This blog has been saying for a while that financial fraud is more pervasive than the officialdom wanted to acknowledge. We believe it is not uncommon at big firms (see last night’s discussion of Merrill, including comments), but no one wants to open that can of worms.
However, small fry (even biggish ones, as long as they are independent entities, not famous brand names) are fair game, and mini-Madoffs are popping up right and left. From the Financial Times:
US federal regulators have warned of a “rampant Ponzimonium” as they disclosed they are investigating “hundreds” of possible scams in the aftermath of the $50bn fraud allegedly perpetrated by Bernard Madoff.Bart Chilton, a commissioner at the Commodities Futures Trading Commission, the US regulator, said the watchdog was “seeing more of these scams than ever before” in commodities and other futures markets.
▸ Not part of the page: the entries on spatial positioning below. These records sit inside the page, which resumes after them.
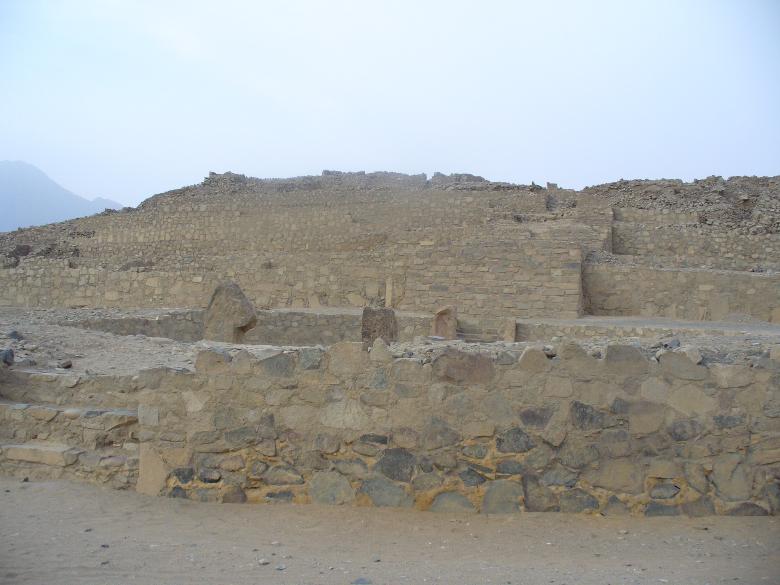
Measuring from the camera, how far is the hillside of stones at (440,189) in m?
20.9

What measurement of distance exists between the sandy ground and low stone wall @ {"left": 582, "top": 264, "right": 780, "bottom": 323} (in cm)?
1072

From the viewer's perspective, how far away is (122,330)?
1142 centimetres

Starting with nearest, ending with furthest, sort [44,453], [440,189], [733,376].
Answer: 1. [733,376]
2. [44,453]
3. [440,189]

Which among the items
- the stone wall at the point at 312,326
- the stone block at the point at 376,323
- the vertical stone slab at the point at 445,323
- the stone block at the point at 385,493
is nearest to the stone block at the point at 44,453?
the stone block at the point at 385,493

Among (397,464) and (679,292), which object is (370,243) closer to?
(679,292)

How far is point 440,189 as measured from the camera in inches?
976

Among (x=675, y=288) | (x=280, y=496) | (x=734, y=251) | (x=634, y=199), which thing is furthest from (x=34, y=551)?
(x=634, y=199)

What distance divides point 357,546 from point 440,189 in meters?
21.7

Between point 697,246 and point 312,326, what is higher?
point 697,246

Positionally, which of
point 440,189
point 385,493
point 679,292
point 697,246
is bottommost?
point 385,493

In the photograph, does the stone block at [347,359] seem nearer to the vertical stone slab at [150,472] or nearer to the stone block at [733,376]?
the vertical stone slab at [150,472]

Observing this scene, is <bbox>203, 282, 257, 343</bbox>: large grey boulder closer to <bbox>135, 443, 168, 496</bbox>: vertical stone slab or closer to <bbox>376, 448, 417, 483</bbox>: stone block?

Mr Chilton said the CFTC, which patrol commodities and financial futures markets such as derivatives on stocks and foreign exchange, was investigating “hundreds of individuals and entities, many of which were related to Ponzi scams”.
The CFTC has filed charges against 15 alleged Ponzi schemes so far this year, compared with 13 during the whole of 2008. If the rate were sustained, the regulator could end the year filling more than 60 cases, officials said.
US regulators have said they are detecting more scams than before as the publicity surrounding Mr Madoff‘s case prompts some investors to question the credibility of returns.
But this is the first time a senior regulator has publicly put the number of investigation in the “hundreds”….
Mr Chilton did not provide details of the investigations but it is likely the majority of the cases relate to small investments, in the range of a few million dollars to $50m (€37m, £35m).
To his credit, Chilton has also been willing to say, contrary to party line, that there was such a thing as manipulation in the commodity markets.






An inflating debt bubble can hide almost any dodgy scheme and make lousy business models look brilliant. It is really tricky to regulate that properly, in particular when the animal spirits cloud people’s judgment.